Bij Europese aanbestedingen speelt het Uniform Europees Aanbestedingsdocument (UEA) een cruciale rol in het duiden van de geschiktheid van inschrijvers. Dit formulier stelt ondernemers in staat om aan te tonen dat zij voldoen aan te tonen dat zijn voldoen aan de gestelde eisen zonder direct uitgebreide bewijsstukken te overleggen. Voor vennootschappen onder firma (VOF’s) was er lange tijd onduidelijkheid: is één UEA namens de VOF voldoende, of moet elke vennoot afzonderlijk een UEA indienen? Dit vraagstuk ontstond doordat BV’s en NV’s slechts één UEA hoeven in te dienen, terwijl de aansprakelijkheidsstructuur bij een VOF anders is. In tegenstelling tot een BV of NV, waar de aansprakelijkheid beperkt blijft tot het bedrijf, zijn vennoten van een VOF persoonlijk aansprakelijk voor schulden. De Hoge Raad heeft op 20 december 2024 een uitspraak gedaan die duidelijkheid biedt over de UEA kwestie.
De zaak
De kwestie ontstond tijdens een Europese aanbesteding voor gymnastiekvervoer, georganiseerd door de gemeenten Weert en Nederweert. Twee bedrijven schreven in, waaronder een VOF. Deze diende slechts één UEA in. Zijn concurrent stelde dat dit onjuist was en dat iedere vennoot van de VOF afzonderlijk een UEA had moeten indienen. Het geschil leidde tot prejudiciële vragen aan het Hof van Justitie van de EU (HvJEU).
Oordeel van het HvJEU
Het Europese Hof stelde vast dat een VOF kan volstaan met één UEA, als zij de opdracht zelfstandig uitvoert met middelen die haar vrijelijk ter beschikking staan en niet afhankelijk is van de middelen of draagkracht van haar vennoten. Wanneer een VOF wél gebruikmaakt van de middelen van haar vennoten, moeten deze vennoten afzonderlijke UEA’s indienen. Daarbij benadrukte het Europese Hof dat eigendom van die middelen niet noodzakelijk is. Vrijelijk gebruik, bijvoorbeeld via huur of lease, is voldoende.
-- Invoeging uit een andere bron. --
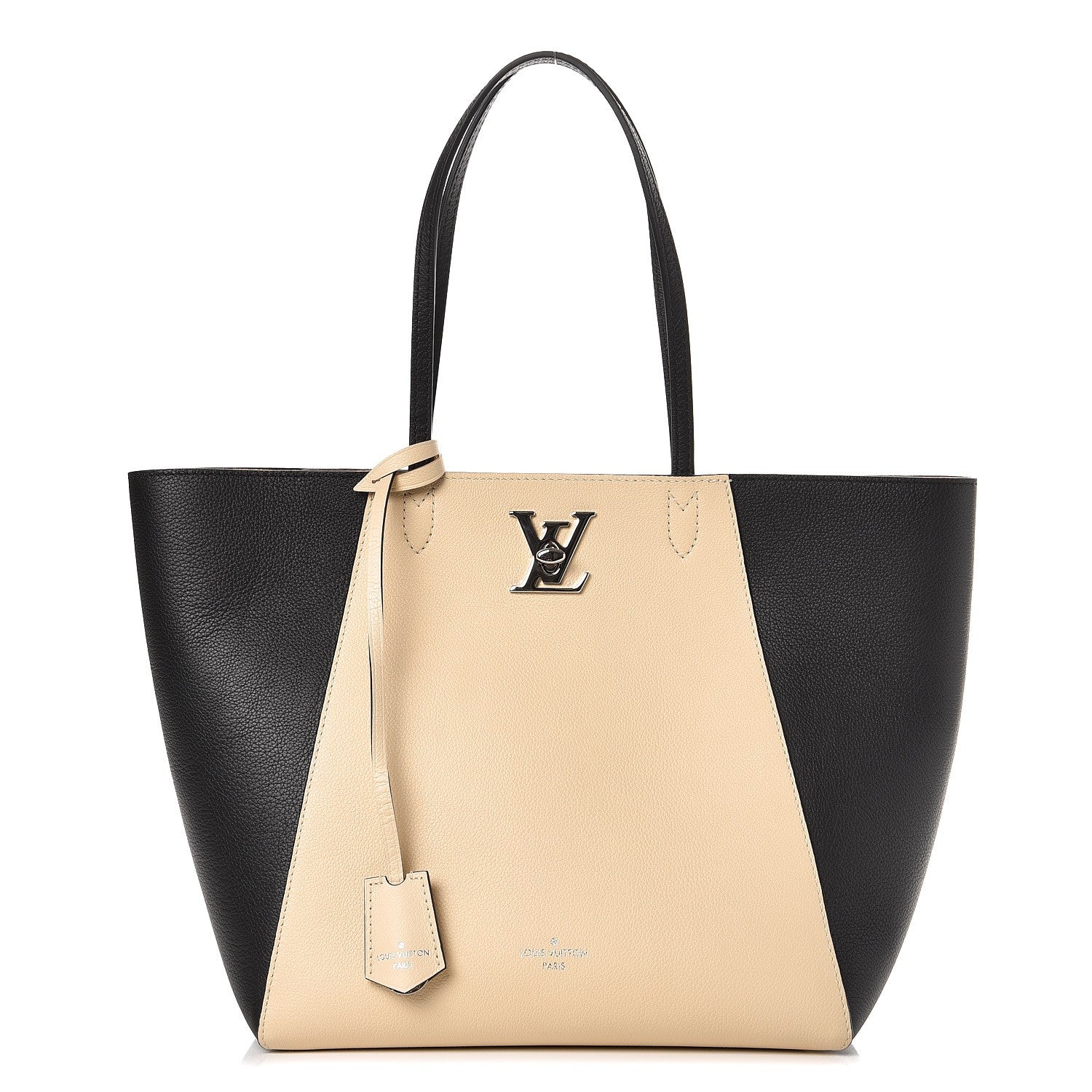 Louis Vuitton Calfskin Lockme Cabas Vanille Black 1 of 9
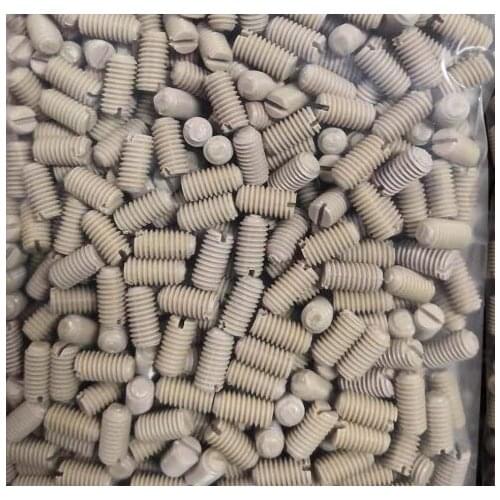 M3 M4 M5 M6 M8 size slotted set screw none head male bolt flat end PEEK plastic corrosion resistant thread pitch 6mm - 65mm long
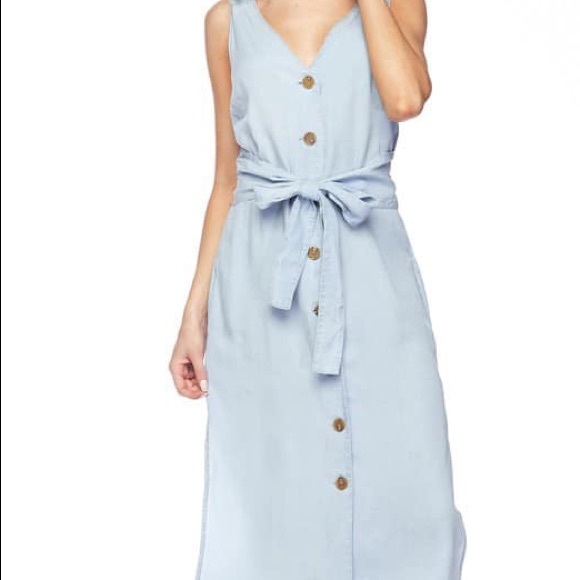 light blue chambray dress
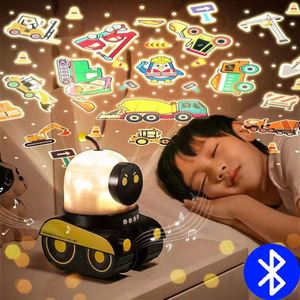 Projection Light <b>Nightlight</b> Creative Fun Atmosphere Light Slideshow Birthday Gift Stereo for Children - Product Image 2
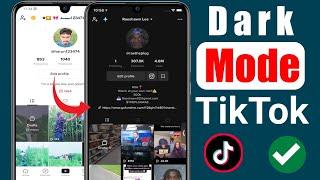 How To Get Dark Mode in TikTok (Samsung Galaxy) || Turn on Dark Mode on TikTok 2023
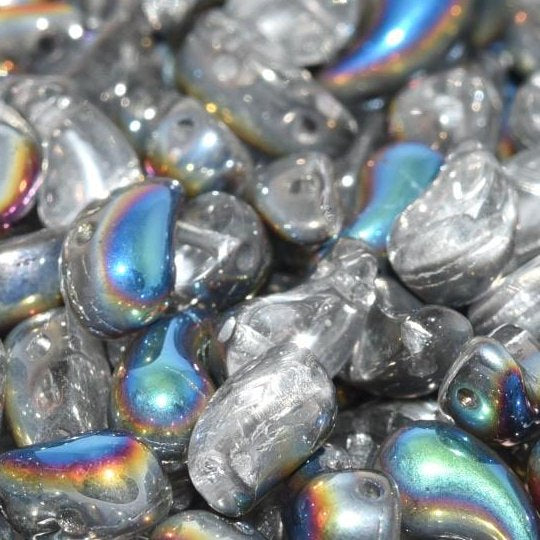 20 x Right Zoliduo beads in Crystal Vitrail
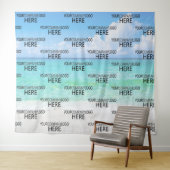 Schritt und Hintergrund für das Logo für Beach Cus Wandteppich (Beispiel (Horizontal))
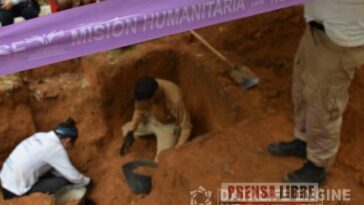 Unidad de búsqueda recuperó 5 cuerpos en San Luís de Palenque que corresponderían a personas desaparecidas en el marco del conflicto armado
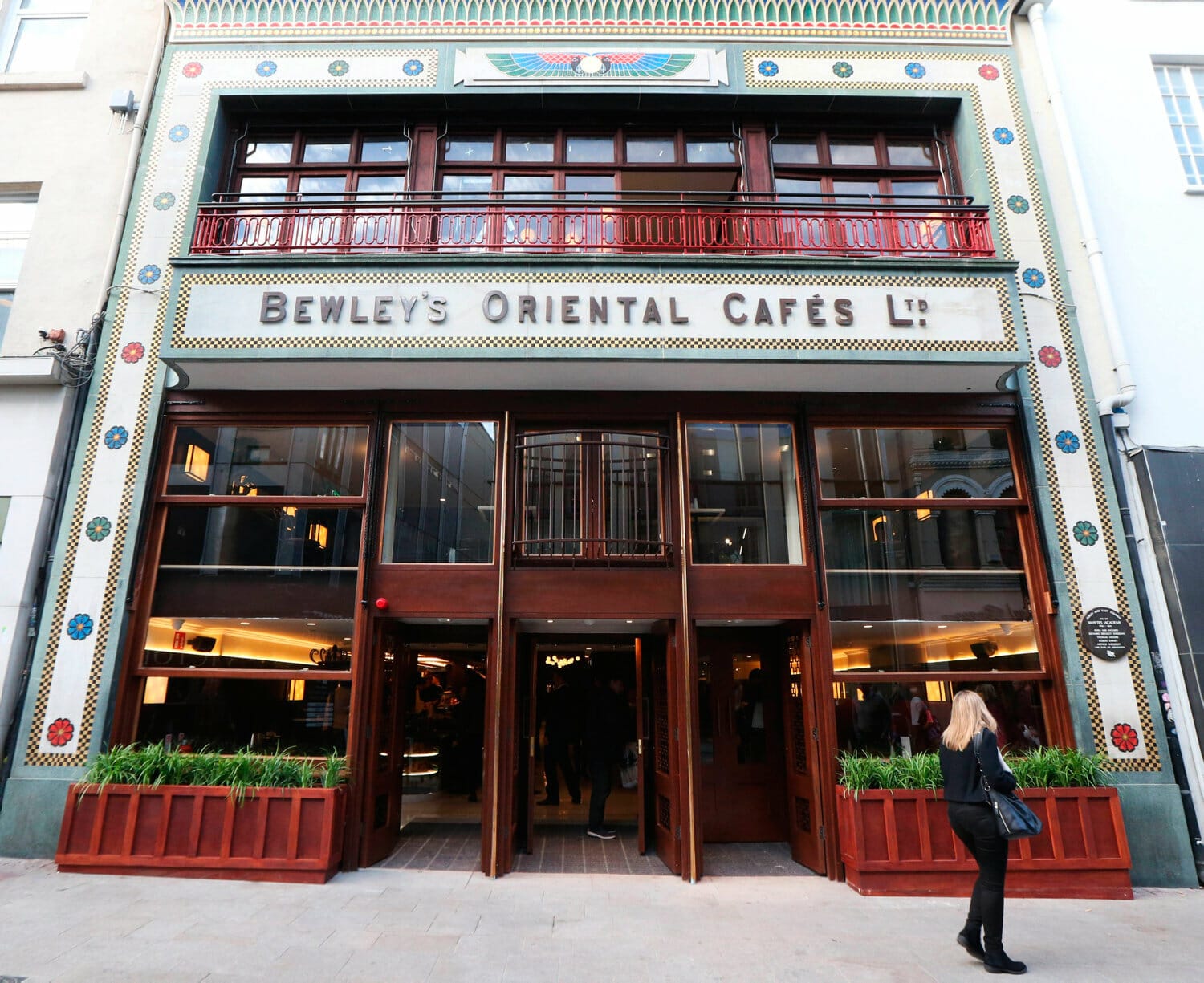 Bewley’s on Grafton Street Photo: Leon Farrell/Photocall Ireland Bewleys Facade restoration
Uitspraak van de Hoge Raad?
De Hoge Raad bevestigde dit oordeel. Een VOF mag één UEA indienen als zij de opdracht zelfstandig kan uitvoeren met middelen die haar door de vennoten zijn overgedragen en waarover zij volledig vrij kan beschikken. Eigendom is dus geen vereiste, zolang de VOF geen beroep doet op de draagkracht van haar vennoten. Dit draagt bij aan een eerlijke en transparante aanbestedingspraktijk.
Belang voor aanbesteders
De uitspraak biedt belangrijke inzichten voor aanbesteders. Aanbesteders moeten onder andere onderzoeken of een VOF bij de uitvoering van de opdracht volledig zelfstandig kan opereren, zonder afhankelijk te zijn van de middelen of draagkracht van haar vennoten. Als dit het geval is, volstaat één UEA namens de uitvoerende vennoot van de VOF’. Indien er echter twijfel bestaat over de zelfstandigheid van de VOF, is het raadzaam expliciet om aanvullende documentatie te vragen om de situatie helder te krijgen.